On May 7, 2009, at 6:25 PM, Jason Stajich wrote:

> It parses from a stream or file, one sequence at a time so it only  
> reads a single sequence out at a time, but it does have to parse  
> that whole sequence record which is where feature rich sequences  
> might be causing problems.
> I think per your other mention of Tie::File - the whole file is not  
> going into memory so that is not the problem, it is the creation of  
> many objects that it does as it parses the sequence that is likely  
> the problem.  It will read up to the first "//" from that Tie::File  
> anyways, that becomes an entire string which is then parsed to pull  
> out the relevant features so you don't gain anything with Tie::File  
> -- what would be the way to solve it is if the objects could be  
> created and reside in a DB on disk rather than in-memory.  I'd  
> really enjoy seeing more indexed and hashed data to objects stored  
> on disk when mem requirements are such so that very large datasets  
> can be handled more nimbly.

Or maybe implement some lazy iterator-based methods.  We have brought  
up the subject of the SwissKnife modules here before...
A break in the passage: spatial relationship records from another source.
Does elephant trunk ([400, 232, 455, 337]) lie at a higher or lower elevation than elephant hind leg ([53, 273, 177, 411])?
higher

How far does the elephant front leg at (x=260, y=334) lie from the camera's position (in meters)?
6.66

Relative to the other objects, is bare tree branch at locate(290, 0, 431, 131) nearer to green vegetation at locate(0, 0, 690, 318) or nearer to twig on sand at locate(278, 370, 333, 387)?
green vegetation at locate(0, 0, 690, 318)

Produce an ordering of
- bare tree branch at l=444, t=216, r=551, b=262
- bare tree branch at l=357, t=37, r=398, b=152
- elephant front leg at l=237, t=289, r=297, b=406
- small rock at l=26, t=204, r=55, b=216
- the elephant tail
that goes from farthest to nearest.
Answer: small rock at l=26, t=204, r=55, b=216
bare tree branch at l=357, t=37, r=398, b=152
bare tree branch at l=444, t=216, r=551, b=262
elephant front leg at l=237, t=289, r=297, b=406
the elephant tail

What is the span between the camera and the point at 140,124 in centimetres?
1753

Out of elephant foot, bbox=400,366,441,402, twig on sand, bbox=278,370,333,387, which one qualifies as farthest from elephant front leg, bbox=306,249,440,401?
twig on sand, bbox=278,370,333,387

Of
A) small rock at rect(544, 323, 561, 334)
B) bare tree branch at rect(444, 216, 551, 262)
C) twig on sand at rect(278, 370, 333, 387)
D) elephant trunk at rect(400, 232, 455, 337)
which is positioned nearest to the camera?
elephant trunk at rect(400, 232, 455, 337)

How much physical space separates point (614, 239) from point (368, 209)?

> I think there have been several attempts to simplify, but it  
> basically means a dedicated developer to really overhaul or map to a  
> new system.  What we've tried to build is a decent API so a new  
> implementation can be done without affecting the 'next_seq' and  
> 'write_seq' API.
> Non-withstanding the seemed API confusion caused by _ancient_  
> decisions on giving function names of Bio::SeqFeatureI 'seq' and  
> Bio::PrimarySeq 'seq' which return different types -- don't forget  
> that Lincoln's Bio::DB::Fasta uses the 'seq' method to return a  
> sequence as a string as well so major API changes in general here  
> will create in all likelihood a big split between the branches that  
> will make any new Bioperl not match up well with existing scripts or  
> libraries that use it - hence the reason for no "great realigning"  
> to a completely well-planned out API rather than the organically  
> grown whims of several generations of devs.  I say this in jest a  
> bit - I do want to see changes, but I think it really will have to  
> be called something else besides BioPerl to avoid confusion and the  
> fact that a lot of things will break that depend on the current  
> APIs.  BioPerl2 or something indicating a Perl6 association.
> -jason

Just thought of this: doesn't the feature iterator in  
Bio::DB::SeqFeature::Store use next_seq for features?  Yikes...

Anyway, I think if we set a decent enough deprecation schedule, users  
would adjust, but that's generally for small changes.

Dramatic large-scale changes (such as Moose integration and conversion  
of interfaces to roles) should be done in a separate project.   
Similarly, as mentioned before, perl6 is a different (yet related)  
beast to perl5, and so a bioperl-related project using perl6 shouldn't  
be called BioPerl 2.0.

The nice aspect of this: we can take what we like from BioPerl now and  
refactor it for either project, along the way making sure only the  
most critical modules get in.